Après la de son père en 1826 elle se retrouve sans revenus. Ayant peu de
chances de mariage en raison de troubles de l'audition (entre autres), elle commence à utiliser ses compétences dans
l'écriture pour subvenir à ses besoins. Elle publie une série importante de
contes moraux populistes basés sur l'économie politique empruntant ses
réflexions à des hommes comme Adam Smith, Jeremy Bentham, Malthus ou David
Ricardo… Ce sont ces petits contes traduits en français en 1833 que je vous
présente aujourd'hui à la vente.
Marquée par sa conscience aiguë des problèmes économiques
posés par une société en pleine industrialisation, par la pauvreté généralisée
et la misère sociale de la vie urbaine, elle s'intéressera particulièrement au
sort des travailleurs agricoles et à celui de l'industrie textile dont le
travail avait été supplantée par la machine.
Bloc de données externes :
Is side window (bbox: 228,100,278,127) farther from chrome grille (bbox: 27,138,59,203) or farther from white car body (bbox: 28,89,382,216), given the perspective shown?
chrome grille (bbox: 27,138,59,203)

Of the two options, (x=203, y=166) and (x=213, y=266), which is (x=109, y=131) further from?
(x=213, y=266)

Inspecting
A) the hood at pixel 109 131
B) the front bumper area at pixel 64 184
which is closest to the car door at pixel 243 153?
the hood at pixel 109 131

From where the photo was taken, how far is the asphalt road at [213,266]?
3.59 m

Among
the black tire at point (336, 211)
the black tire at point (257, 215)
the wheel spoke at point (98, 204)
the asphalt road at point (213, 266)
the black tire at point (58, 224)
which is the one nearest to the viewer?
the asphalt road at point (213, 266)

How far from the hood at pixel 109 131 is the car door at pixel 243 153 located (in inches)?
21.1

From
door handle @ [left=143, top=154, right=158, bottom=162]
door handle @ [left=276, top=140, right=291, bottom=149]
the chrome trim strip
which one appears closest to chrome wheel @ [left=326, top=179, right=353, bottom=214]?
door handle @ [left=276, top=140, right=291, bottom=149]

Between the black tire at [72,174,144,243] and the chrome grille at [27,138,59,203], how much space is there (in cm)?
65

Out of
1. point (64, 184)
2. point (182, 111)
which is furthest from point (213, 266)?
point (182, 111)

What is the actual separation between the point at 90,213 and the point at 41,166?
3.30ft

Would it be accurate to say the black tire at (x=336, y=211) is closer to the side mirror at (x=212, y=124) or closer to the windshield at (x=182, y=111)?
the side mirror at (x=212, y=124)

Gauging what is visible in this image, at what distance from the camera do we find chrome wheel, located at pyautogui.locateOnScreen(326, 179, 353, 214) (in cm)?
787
Écrit dans la même veine, Harriet Martineau a produit un
flot d'écrits - englobant à la fois la fiscalité directe, le laisser-faire, et une
foultitude d'autres questions économiques - publié tous les mois au cours de
1832-1834. Ils furent collectés en vingt-cinq volumes dans un " Illustrations
of Political Economy " et connurent un tel succès populaire que la gloire
et la fortune de Harriet Martineau furent faite
;-))
Cette prodigieuse production aurait pu épuiser le plus
énergique des écrivains, mais elle utilisa cet argent pour financer une grande
visite aux Etats-Unis où elle donna de nombreuses conférences accompagnée d'une
aide (une nécessité compte tenu de sa surdité). La société américaine fut marquée
par ses critiques après qu'elle eut assisté aux enchères d'esclaves et visité
les plantations du sud, faisant remarquer que le système de l'esclavage allait
à l'encontre des principes fondamentaux de la Déclaration d'Indépendance. Elle
s'attaqua aussi à la condition sociale de la femme américaine et dénonça la prostitution
du mariage qui en était le socle (bleuurppp).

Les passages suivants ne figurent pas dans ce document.